Singkat cerita kami bersantap di ruang VIP rumah makan tersebut.  Tak berapa lama datang pula rombongan wisatawan asing, dari tampang dan perawakannya saya perkirakan mereka berasal dari China atau Korea.  Kami terus bersantap hingga selesai.  Saya kemudian di ingatkan oleh seorang untuk segera shalat, karena kami akan melanjutkan perjalanan ke Kota Solok.

Akhirnya saya melangkahkan kaki  menuju mushala yang terletak di belakang restoran tersebut.  Setelah buka sepatu dan kaos kaki, mata saya tertumbuk kepada pemandangan yang menggelikan.  Saya lihat salah seorang wisatawan dari China/Korea tersebut bingung ketika ingin masuk WC.  Saya lihat dia tertegun agak berapa lama, menimbang-nimbang mau masuk kemana.  Akhirnya dia menghampiri saya, dengan bahasa inggris yang terbata-bata ternayat dia menyapa saya dan menanyakan yang manakah WC laki-laki ? Saya kemudian tersenyum dan menunjuk ke arah WC laki-laki, dia masuk kemudian sebentar keluar lagi dan dia mengucapkan terima kasih.
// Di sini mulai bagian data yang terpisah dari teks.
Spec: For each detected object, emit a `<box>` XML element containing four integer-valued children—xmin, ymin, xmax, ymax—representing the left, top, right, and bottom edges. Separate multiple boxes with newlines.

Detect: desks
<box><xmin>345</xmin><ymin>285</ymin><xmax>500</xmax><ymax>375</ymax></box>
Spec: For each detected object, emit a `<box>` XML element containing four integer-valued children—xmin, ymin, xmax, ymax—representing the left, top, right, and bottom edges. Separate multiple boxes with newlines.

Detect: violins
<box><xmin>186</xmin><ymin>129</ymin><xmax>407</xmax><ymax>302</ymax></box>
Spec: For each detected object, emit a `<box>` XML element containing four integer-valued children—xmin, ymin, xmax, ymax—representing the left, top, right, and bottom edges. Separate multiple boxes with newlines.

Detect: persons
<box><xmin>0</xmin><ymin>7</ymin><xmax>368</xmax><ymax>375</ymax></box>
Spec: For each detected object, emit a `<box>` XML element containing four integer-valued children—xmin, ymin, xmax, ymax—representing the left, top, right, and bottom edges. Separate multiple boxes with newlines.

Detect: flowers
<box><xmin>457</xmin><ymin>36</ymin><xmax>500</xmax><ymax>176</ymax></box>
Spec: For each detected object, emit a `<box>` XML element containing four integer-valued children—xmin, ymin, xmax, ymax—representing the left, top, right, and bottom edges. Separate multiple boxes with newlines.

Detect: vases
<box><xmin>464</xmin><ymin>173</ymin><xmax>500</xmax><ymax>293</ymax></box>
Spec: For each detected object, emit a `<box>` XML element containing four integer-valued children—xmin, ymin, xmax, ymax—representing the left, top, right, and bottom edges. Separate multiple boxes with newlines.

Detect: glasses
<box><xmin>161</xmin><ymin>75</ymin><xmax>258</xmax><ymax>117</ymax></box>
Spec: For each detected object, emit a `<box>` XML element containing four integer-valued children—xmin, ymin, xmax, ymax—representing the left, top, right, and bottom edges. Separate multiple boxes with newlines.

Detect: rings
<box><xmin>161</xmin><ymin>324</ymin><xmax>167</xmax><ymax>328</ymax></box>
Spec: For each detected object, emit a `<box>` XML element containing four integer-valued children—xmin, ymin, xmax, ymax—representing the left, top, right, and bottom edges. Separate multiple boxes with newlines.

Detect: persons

Akhirnya saya juga ingin berwuduk untuk segera shalat, tapi sebelum masuk saya perhatikan WC tersebut ternayata al hasil kesimpulan saya TERNYATA WC RUMAH MAKAN PAK DATUAK belum GO INTERNATIONAL.  Disana hanya tertulis

TOILET LAKI-LAKI

TOILET PEREMPUAN

Tanpa ada padanan bahasa ingsris atau lambang/simbol laki-laki atau perempuan sekalipun.  Pantasen si wisatawan bingung mau masuk kemana. hahahahahaha.

AYO PAK DATUAK…GO INTRNATIONAL KAN MAU VISIT INDONESIAN YEAR 2008….

Iklan

8 thoughts on “…kisah lucu di wc rumah makan pak datuak padang panjang…

  1. gama

    yup! pak datuak sepertinya penting dapat training bahasa inggris. harusnya dinpar juga bisa bantu kan. tapi bang, siapa tahu si bule sengaja, “belum tahu dia?”

  2. arief p subrata

    potret suram dunia pariwisata sumbar

    saya asli putra minang lahir dan dibesarkan di surabaya,kedua orang tua saya berasal dari banuhampu sungai puar. 9th saya berbisnis tour ranah minang, tamu yg saya bawa berasal dari domestik,malaysia,thailand,jepang,prancis,belanda & jerman. pernah menjalin kerjasama dengan tigo balai tour(pak rafles,raun tour(pak on),novotel sekarang the hill,hotel pusako,hotel kharisma (pak mirza), simpang raya (uda kumis). dll

    kelebihan masyarakat sumbar:
    1. pintar dan religius

    kejelekan orang minang di dunia pariwisata:
    1.gadang ota
    2.ga mau rugi
    3.tdk profesional

    buktinya; saya pernah mengalami di japanese tunnel (lubang japang) guide nya kasar2 dan tampang seperti preman bahkan tidak rapi dan terkesan memaksa utk memandu tamu dengan bayaran berkisar 50.000 s/d 150.000 per orang dalam waktu 30 menit.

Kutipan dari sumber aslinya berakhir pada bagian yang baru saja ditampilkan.